Sara Andreotti, a marine biologist in the department of botany and zoology at Stellenbosch University and one of the co-authors of the rebuttal, said they are worried about the effect of the shift-of-white-sharks-to-the-east narrative on conservation efforts. 

“Our concern is that unsupported claims of population stability could jeopardise conservation actions urgently needed for white sharks. 

“There is no evidence of the hundreds of white sharks counted in False Bay, Gansbaai and Mossel Bay 10 years ago to be aggregating now somewhere else along the South African coastline. ”

Andreotti said that sightings differed from photo-identification of dorsal fins, as her work had shown. “When you base your work on your sightings, you can double-count the same individuals multiple times. So one shark, seen by three or four people, immediately becomes the shark sightings for the day and people think there are four sharks.

“With photo-identification you can distinguish one [shark from] another. The ones that I counted in Gansbaai, they were individually different sharks and there were 426 of them 12 years ago. We no longer see them in False Bay, we no longer see them in Gansbaai, there are few in Mossel Bay. We should have at least 400 bunched up in the east and we’re not seeing 400, we’re not even seeing 50 at the same time, not even 20. The numbers are always five or six, not even 10,” Andreotti argued.

“While people mention sharks in Plettenberg Bay to argue that we still have sharks, we say, yes, but how many? That’s what we needed to point out with this work.”

In 1991, South Africa became the first country in the world to protect white sharks, based on a precautionary approach that recognised the species’ ecological and socio-economic importance. 

“We are not saying that the population is definitely declining,” Gennari stressed. “We’re just saying that a precautionary approach might be needed, which is exactly what South Africa did in 1991 when they said: ‘We don’t know what is happening but because this fish is so important for the marine environment and for the economy, we decided to protect it.”

But after 1991, the KwaZulu-Natal Sharks Board was allowed to continue killing white sharks, at an average of about 30 a year, while a conservative estimate with the coastal shark longline fishery is that 40 to 50 white sharks are being killed. 

“So, we’re talking a number close to 100 white sharks [being killed],” said Gennari.

The authors are urging authorities such as the forestry, fisheries and the environment department to take a precautionary approach in light of the declines in white shark sightings from their historical hotspots. 

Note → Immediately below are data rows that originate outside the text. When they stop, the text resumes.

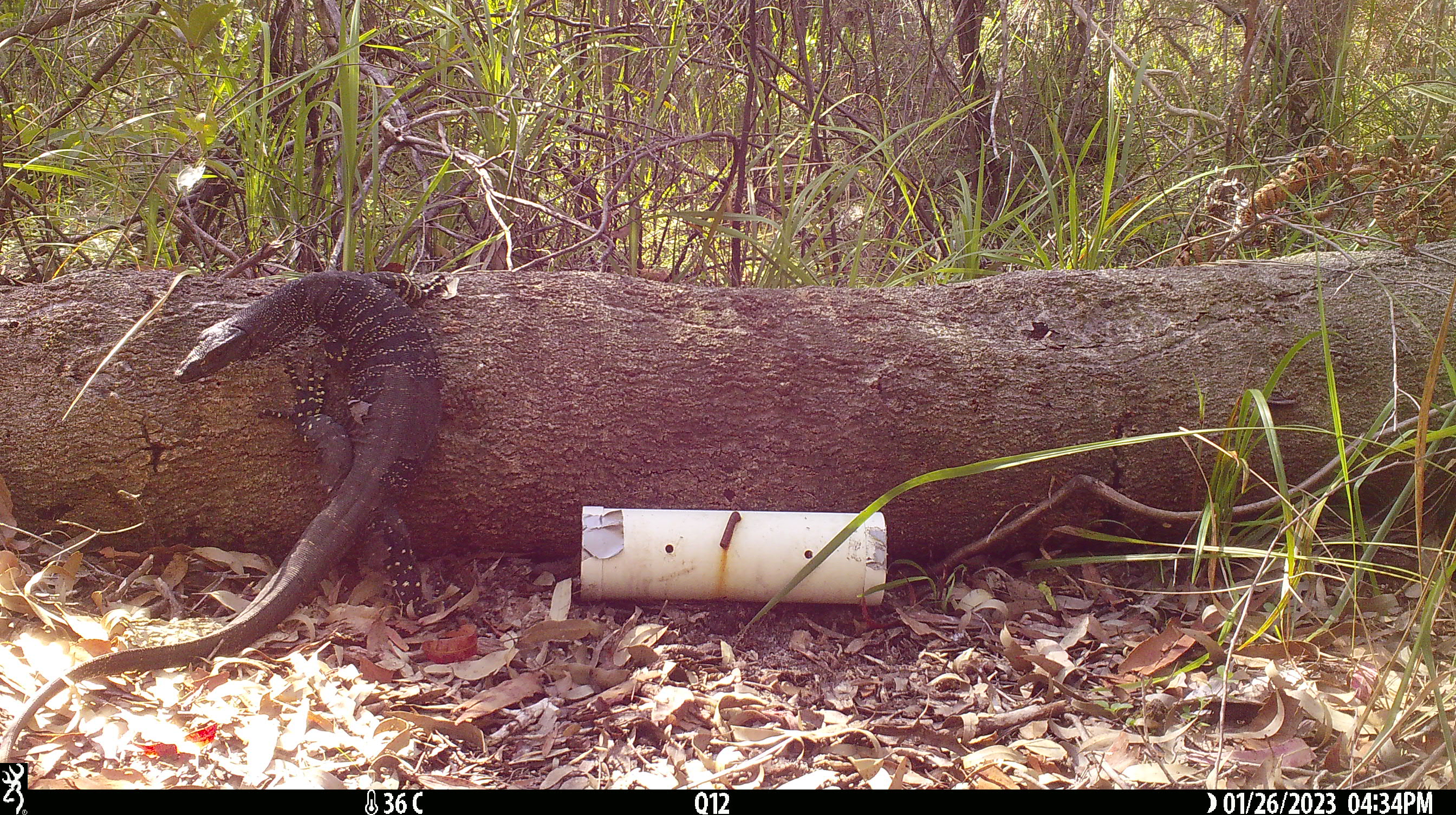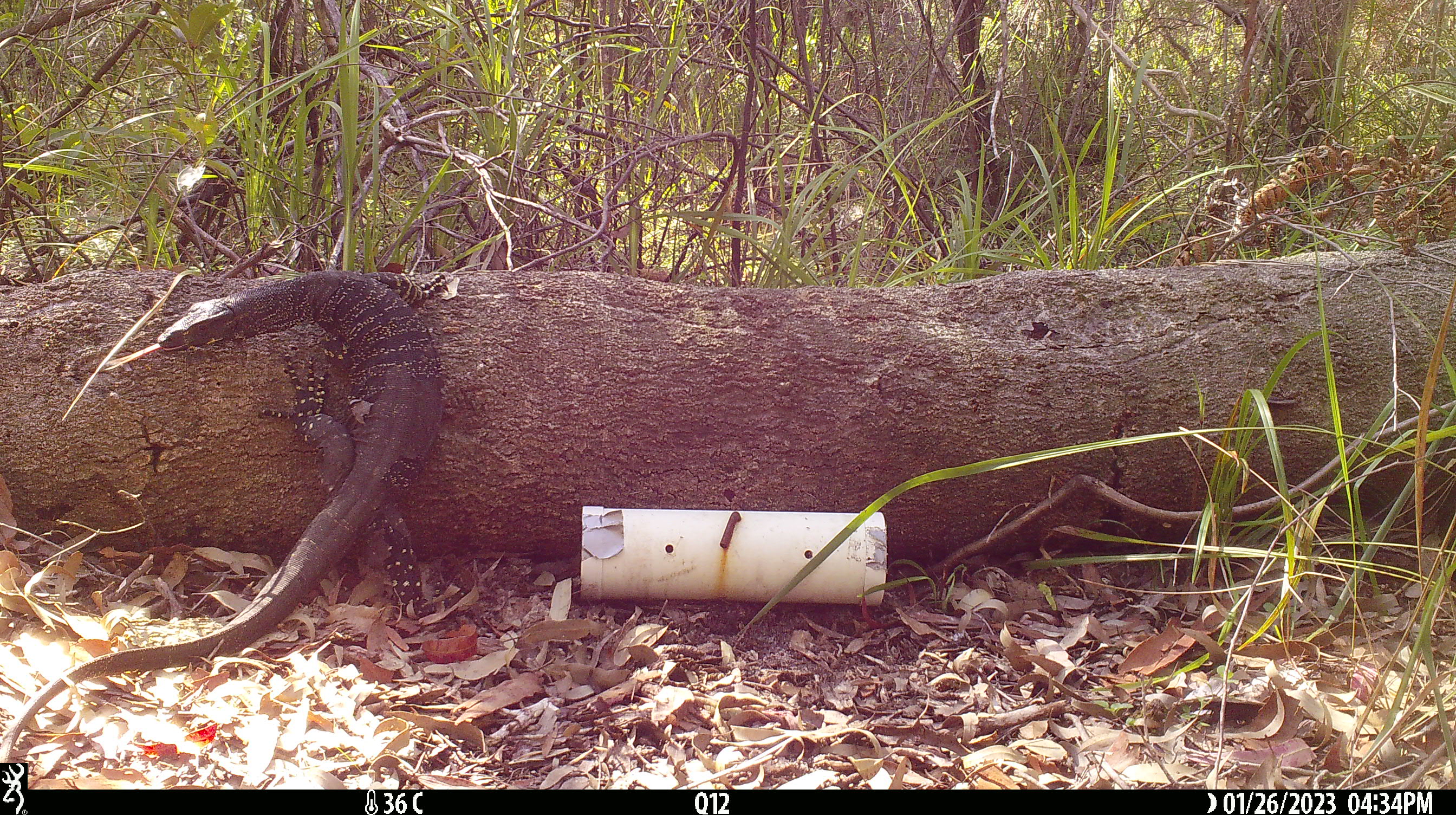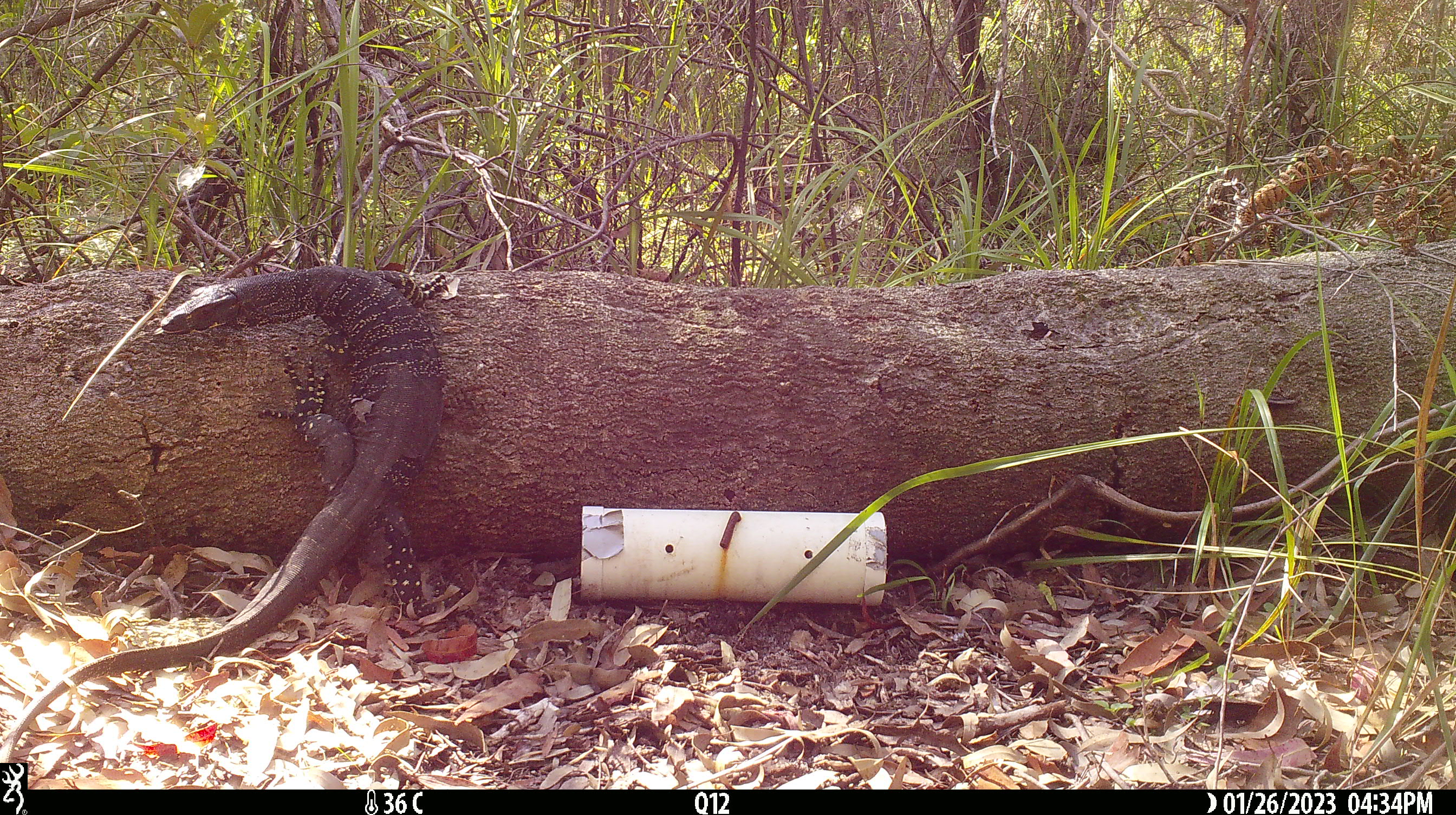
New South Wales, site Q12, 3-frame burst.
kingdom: Animalia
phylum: Chordata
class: Reptilia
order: Squamata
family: Varanidae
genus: Varanus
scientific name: Varanus varius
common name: lace monitor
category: goanna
Goanna (lace monitor) (Varanus varius).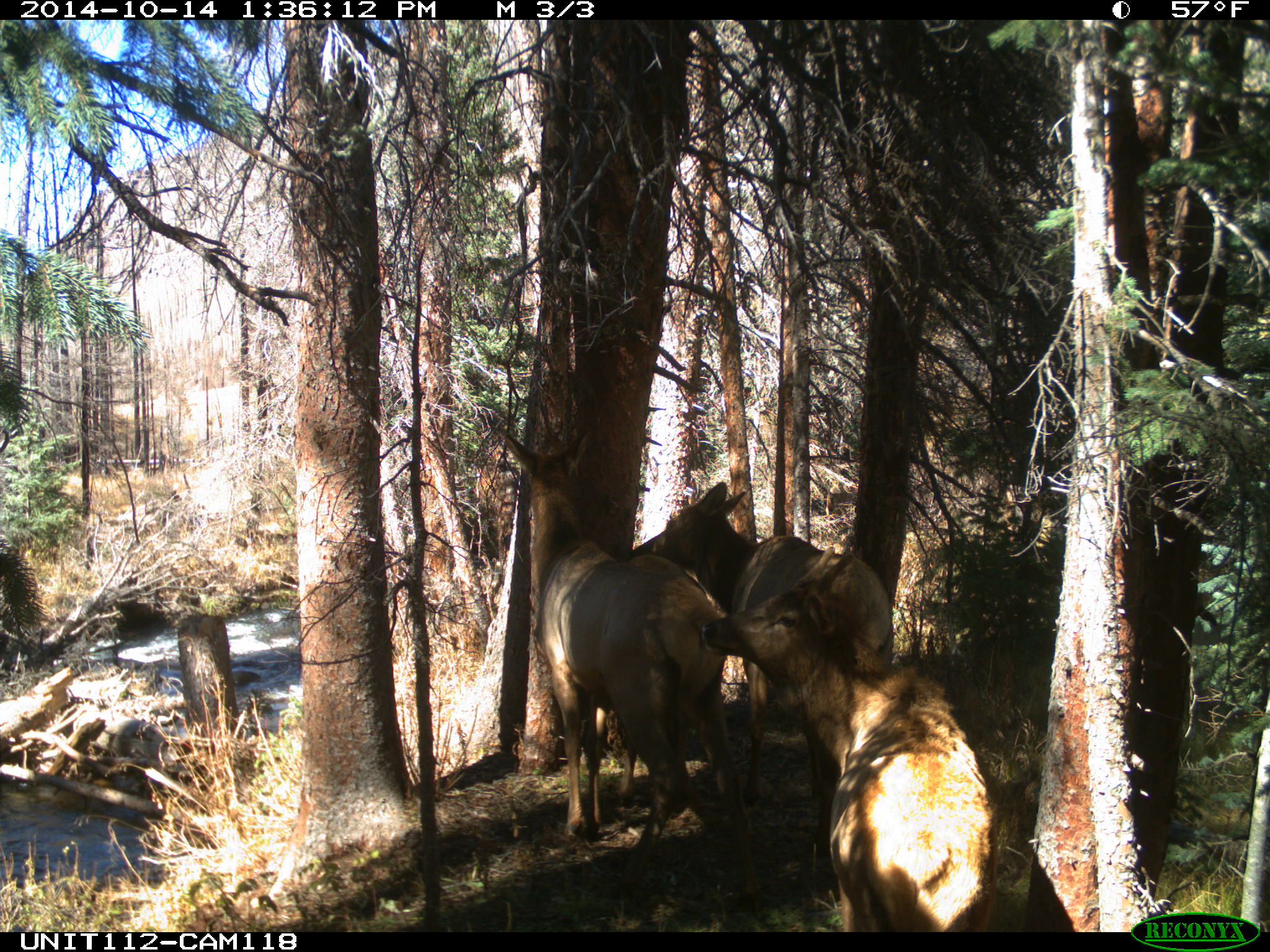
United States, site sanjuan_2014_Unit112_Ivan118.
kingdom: Animalia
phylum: Chordata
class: Mammalia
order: Artiodactyla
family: Cervidae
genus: Cervus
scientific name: Cervus elaphus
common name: red deer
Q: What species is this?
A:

This approach must also factor in the consequent negative effect on the country’s eco-tourism economy and the reduction in sightings of large mature white sharks, both in the Western Cape and Eastern Cape.

Furthermore, the conservation approach adopted should consider the very low genetic diversity of this white shark population; the historical and current unsustainable levels of white shark deaths from the lethal shark control programme of the KwaZulu-Natal Sharks Board and the white shark deaths caused by the fishery industry.